Cards were automatically incubated and read by the VITEK^® 2 system using the AST-GP and AST-GN database (software version 9.01). Identification was considered reliable when the confidence level provided by the system was ≥95%. For isolates with ambiguous profiles or borderline results, confirmatory testing using conventional biochemical assays was performed.

Antimicrobial susceptibility was interpreted using veterinary-specific CLSI breakpoints (CLSI VET01 and VET08), appropriate for bovine mastitis pathogens [29]. Human clinical breakpoints were not used in this analysis. In addition, resistance profiles were interpreted in the context of potential multidrug resistance, defined as resistance to three or more antimicrobial classes. Results generated by the automated system were reviewed for biological plausibility, and internal quality control procedures were applied throughout the analysis process using reference strains to verify system performance.
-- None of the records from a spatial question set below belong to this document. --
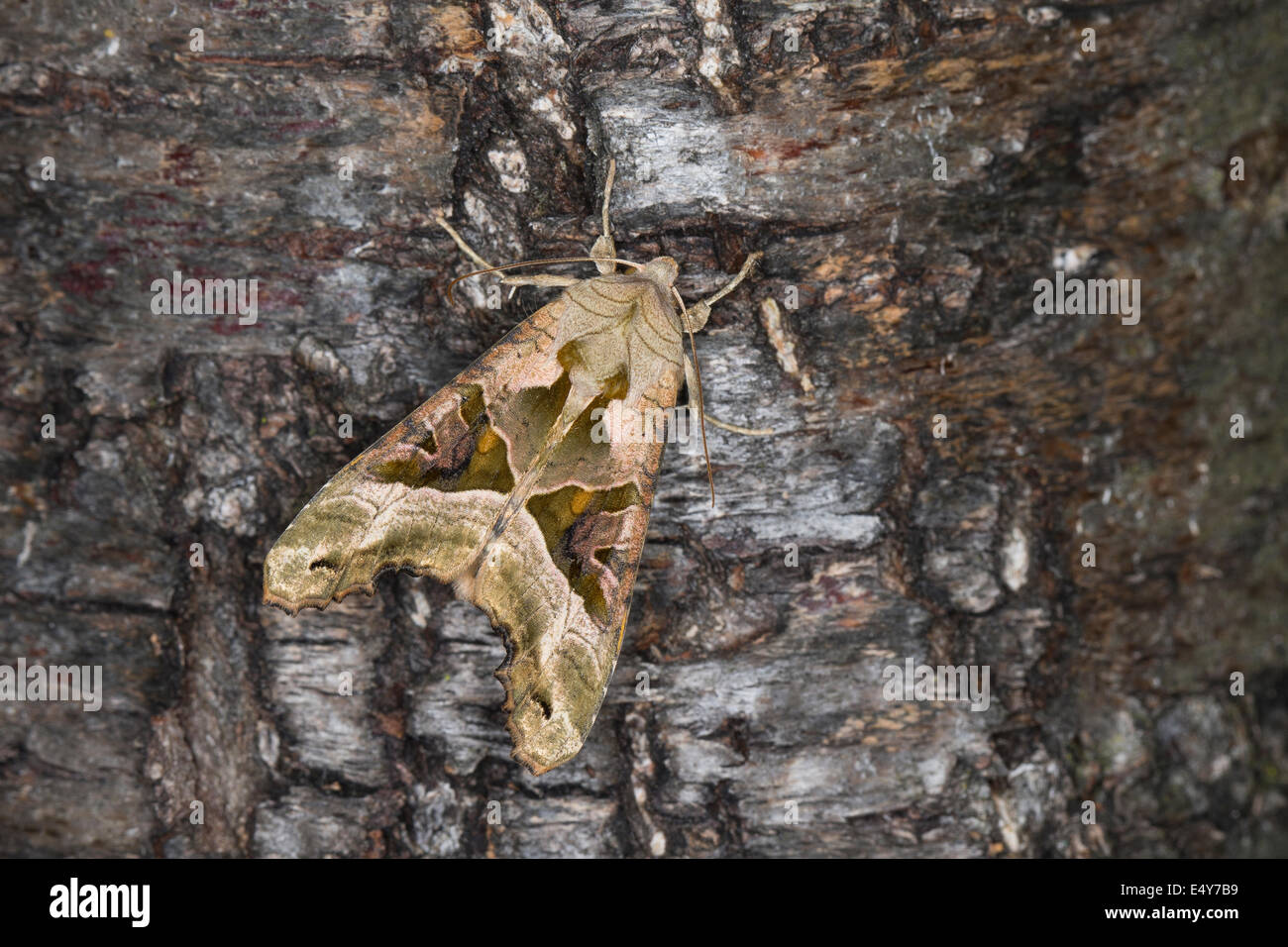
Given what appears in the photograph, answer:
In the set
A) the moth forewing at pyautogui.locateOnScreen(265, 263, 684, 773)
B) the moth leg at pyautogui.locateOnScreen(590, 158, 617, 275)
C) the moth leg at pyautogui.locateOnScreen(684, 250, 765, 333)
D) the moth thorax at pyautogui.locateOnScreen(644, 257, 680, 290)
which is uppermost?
the moth leg at pyautogui.locateOnScreen(590, 158, 617, 275)

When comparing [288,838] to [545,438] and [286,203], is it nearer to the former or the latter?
[545,438]

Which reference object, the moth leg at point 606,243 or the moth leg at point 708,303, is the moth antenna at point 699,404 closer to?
the moth leg at point 708,303

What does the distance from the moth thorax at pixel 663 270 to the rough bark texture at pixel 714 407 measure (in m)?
0.06

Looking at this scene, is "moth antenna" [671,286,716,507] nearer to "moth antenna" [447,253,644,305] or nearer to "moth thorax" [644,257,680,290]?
"moth thorax" [644,257,680,290]

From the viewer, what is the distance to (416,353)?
2.38 meters

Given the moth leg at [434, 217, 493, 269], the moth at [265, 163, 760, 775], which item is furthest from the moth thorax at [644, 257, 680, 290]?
the moth leg at [434, 217, 493, 269]

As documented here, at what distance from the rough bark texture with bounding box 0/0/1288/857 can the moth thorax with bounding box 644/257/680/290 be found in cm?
6

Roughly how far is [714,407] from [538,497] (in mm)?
571

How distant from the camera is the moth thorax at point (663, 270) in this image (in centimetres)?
226

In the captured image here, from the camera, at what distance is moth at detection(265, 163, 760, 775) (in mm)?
2264

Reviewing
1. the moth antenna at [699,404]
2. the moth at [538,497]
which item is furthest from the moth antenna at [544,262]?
the moth antenna at [699,404]

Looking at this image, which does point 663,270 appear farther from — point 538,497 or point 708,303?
point 538,497

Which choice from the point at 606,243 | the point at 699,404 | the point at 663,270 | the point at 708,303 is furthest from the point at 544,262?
the point at 699,404
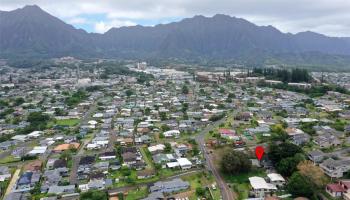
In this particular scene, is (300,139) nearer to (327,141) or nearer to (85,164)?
(327,141)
Antimicrobials were categorized according to the World Health Organization (WHO) list of Critically Important Antimicrobials for Human Medicine [58], which prioritizes classes such as third-generation cephalosporins, fluoroquinolones, and macrolides due to their essential role in treating serious human infections. This classification was used to assess the broader One Health implications of resistance patterns observed in bovine mastitis pathogens.
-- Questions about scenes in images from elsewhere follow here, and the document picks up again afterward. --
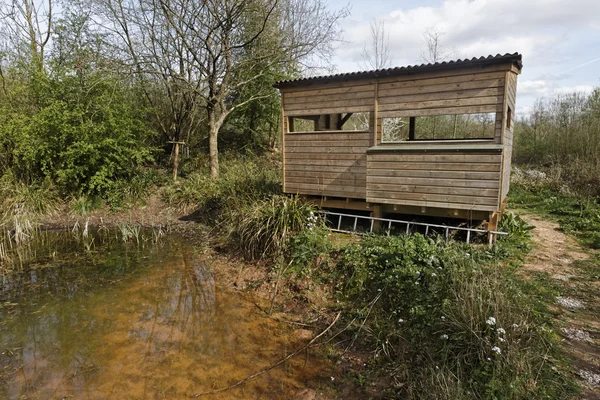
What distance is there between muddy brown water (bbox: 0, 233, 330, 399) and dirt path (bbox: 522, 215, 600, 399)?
102 inches

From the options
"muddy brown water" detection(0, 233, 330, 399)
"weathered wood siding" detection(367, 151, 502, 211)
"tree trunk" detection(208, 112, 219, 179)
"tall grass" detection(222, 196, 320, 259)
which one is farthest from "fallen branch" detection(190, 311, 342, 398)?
"tree trunk" detection(208, 112, 219, 179)

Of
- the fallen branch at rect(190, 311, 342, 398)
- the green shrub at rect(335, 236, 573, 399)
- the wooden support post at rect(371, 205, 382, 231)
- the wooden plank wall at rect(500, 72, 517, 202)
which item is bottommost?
the fallen branch at rect(190, 311, 342, 398)

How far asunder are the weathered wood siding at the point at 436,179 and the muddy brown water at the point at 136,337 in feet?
12.0

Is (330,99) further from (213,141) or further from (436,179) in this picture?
(213,141)

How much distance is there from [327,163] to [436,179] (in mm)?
2435

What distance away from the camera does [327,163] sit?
8148mm

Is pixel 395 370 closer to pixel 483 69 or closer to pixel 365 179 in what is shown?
pixel 365 179

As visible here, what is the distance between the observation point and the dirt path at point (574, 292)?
11.3ft

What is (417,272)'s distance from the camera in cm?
468

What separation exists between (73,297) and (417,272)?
220 inches

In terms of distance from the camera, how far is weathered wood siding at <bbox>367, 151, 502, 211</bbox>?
6348 mm

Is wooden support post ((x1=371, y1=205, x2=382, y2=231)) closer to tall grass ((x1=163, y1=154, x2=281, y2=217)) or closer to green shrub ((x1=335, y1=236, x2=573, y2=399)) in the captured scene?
green shrub ((x1=335, y1=236, x2=573, y2=399))

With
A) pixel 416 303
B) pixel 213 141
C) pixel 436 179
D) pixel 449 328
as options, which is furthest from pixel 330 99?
pixel 213 141

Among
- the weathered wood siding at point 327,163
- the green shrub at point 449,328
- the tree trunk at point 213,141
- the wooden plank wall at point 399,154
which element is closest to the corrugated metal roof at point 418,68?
the wooden plank wall at point 399,154
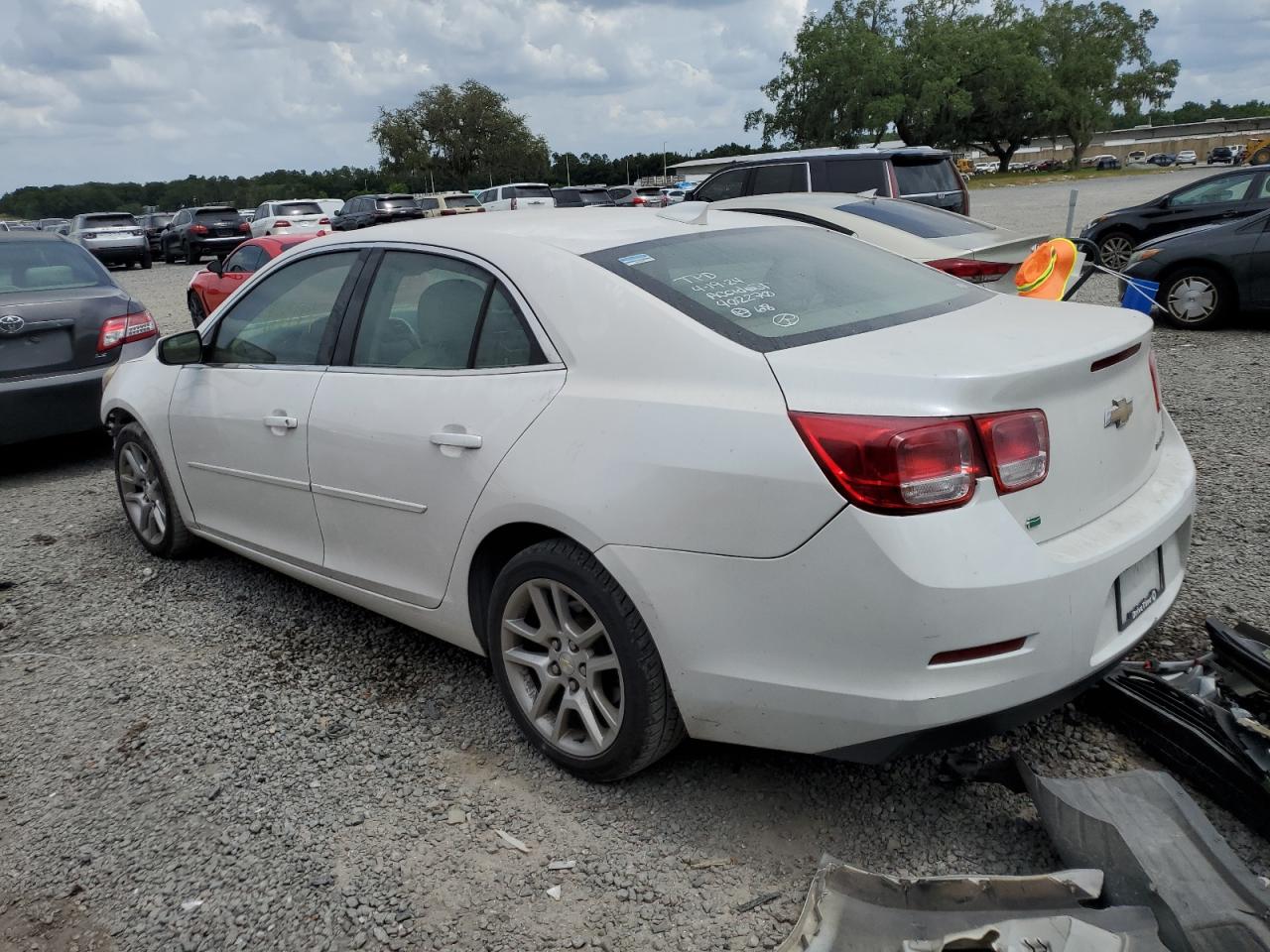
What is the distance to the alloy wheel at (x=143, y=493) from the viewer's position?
4895 mm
All laboratory procedures were performed in compliance with institutional biosafety regulations. The study design involved only diagnostic samples obtained as part of routine clinical investigations, with no experimental infection or animal intervention, and therefore did not require formal ethical approval according to national guidelines.

4.3. Statistical Data Analysis

Statistical analysis was performed using Microsoft Excel 2016 and GraphPad Prism version 9 (GraphPad Software Inc., San Diego, CA, USA).
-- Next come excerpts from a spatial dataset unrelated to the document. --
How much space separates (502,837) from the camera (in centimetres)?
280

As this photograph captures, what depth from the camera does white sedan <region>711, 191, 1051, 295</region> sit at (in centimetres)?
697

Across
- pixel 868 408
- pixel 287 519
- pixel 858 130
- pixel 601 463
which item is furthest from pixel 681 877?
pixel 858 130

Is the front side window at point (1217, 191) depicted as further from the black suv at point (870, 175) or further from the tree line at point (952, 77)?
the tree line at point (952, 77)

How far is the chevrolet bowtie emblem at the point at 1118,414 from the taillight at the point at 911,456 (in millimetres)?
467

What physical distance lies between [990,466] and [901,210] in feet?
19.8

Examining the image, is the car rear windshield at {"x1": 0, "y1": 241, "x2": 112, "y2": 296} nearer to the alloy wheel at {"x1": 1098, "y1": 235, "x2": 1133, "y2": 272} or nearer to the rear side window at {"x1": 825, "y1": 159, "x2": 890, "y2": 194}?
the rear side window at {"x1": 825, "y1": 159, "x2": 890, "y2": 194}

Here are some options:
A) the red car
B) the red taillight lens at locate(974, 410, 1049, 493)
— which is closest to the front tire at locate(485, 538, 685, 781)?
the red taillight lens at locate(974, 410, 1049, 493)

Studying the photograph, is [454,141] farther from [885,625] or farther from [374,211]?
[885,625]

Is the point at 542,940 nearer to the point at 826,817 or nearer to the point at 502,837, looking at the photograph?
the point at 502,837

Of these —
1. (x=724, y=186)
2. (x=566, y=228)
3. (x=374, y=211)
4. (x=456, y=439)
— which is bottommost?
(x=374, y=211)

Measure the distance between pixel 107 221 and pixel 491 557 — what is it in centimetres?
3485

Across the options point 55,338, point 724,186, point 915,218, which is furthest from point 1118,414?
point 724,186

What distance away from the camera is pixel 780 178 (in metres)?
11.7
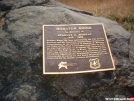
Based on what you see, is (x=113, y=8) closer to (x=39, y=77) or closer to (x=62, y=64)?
(x=62, y=64)

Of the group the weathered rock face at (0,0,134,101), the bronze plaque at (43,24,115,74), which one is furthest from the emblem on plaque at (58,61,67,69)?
the weathered rock face at (0,0,134,101)

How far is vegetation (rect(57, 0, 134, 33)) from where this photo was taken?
6.25 metres

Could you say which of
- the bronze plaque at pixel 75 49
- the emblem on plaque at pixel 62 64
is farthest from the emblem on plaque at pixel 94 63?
→ the emblem on plaque at pixel 62 64

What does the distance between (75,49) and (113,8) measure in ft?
13.6

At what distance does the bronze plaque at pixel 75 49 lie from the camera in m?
2.93

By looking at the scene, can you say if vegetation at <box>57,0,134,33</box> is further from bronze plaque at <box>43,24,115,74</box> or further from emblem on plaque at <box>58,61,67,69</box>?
emblem on plaque at <box>58,61,67,69</box>

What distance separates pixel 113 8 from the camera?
6773 mm

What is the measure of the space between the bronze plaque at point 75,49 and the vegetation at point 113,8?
2.77m

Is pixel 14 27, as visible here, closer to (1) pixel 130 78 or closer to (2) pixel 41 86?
(2) pixel 41 86

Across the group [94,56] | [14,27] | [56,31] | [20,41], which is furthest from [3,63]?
[94,56]

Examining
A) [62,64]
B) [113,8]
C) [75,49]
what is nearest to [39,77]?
[62,64]

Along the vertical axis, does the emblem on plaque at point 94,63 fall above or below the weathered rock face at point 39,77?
above

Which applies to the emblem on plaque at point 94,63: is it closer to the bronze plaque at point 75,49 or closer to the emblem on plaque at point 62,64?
the bronze plaque at point 75,49

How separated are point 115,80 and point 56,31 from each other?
1.21 meters
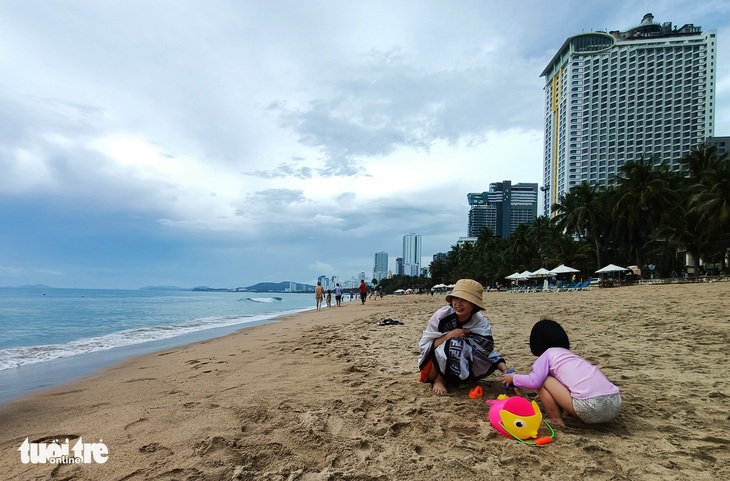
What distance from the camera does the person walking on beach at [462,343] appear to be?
3.66 metres

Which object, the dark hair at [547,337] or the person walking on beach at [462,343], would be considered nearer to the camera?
the dark hair at [547,337]

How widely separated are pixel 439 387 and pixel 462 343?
467mm

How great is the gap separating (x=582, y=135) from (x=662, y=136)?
770 inches

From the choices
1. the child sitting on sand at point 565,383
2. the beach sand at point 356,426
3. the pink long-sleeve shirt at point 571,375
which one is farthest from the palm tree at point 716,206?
the pink long-sleeve shirt at point 571,375

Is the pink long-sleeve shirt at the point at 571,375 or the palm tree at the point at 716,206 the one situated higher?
the palm tree at the point at 716,206

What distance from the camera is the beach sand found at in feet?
7.37

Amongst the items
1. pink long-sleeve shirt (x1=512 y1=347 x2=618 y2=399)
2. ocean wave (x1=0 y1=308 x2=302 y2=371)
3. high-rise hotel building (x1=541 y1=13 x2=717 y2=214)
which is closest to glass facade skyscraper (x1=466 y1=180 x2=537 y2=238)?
high-rise hotel building (x1=541 y1=13 x2=717 y2=214)

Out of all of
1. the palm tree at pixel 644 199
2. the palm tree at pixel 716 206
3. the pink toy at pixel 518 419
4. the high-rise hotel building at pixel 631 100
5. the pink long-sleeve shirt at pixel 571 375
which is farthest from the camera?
the high-rise hotel building at pixel 631 100

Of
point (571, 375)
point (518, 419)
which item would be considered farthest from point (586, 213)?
point (518, 419)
The statistical unit of analysis was the individual milk sample, corresponding to a single under quarter. Each sample was treated independently, and when multiple isolates were recovered from a sample, each was considered as a distinct observation. This quarter-level approach aligns with the sample submission protocol and underpins all statistical comparisons, including Fisher’s exact test and the calculation of confidence intervals.

5. Conclusions

This retrospective study provides a current view of the bacteriological profile and antimicrobial resistance patterns associated with bovine mastitis in the Banat region of Romania.

S. aureus and S. agalactiae were identified as the predominant mastitis pathogens, confirming their ongoing epidemiological relevance. Notably, beta-lactam resistance was widespread among both Gram-positive and Gram-negative isolates, with high levels of resistance to penicillin and ampicillin. The presence of MDR strains further raises concern regarding therapeutic efficacy and highlights the need for improved antimicrobial stewardship in veterinary practice.

These findings emphasize the importance of routine bacteriological testing and local resistance monitoring as essential components of mastitis control programs. Evidence-based antimicrobial use, tailored to regional resistance profiles, is strongly recommended to preserve treatment effectiveness and reduce the spread of resistant strains.